======== RECORDED DATA ========

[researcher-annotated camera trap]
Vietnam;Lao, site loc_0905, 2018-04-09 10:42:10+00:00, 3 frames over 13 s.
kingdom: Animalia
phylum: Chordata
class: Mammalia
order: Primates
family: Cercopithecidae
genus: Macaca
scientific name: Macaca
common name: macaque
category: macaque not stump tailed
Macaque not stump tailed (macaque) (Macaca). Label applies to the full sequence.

========

WHAT TO WORK ON >> The required result is an exact repetition of the lines from the one containing "kingdom: Animalia" through the last line of the data.

TASK ANSWER >>
kingdom: Animalia
phylum: Chordata
class: Mammalia
order: Primates
family: Cercopithecidae
genus: Macaca
scientific name: Macaca
common name: macaque
category: macaque not stump tailed
Macaque not stump tailed (macaque) (Macaca). Label applies to the full sequence.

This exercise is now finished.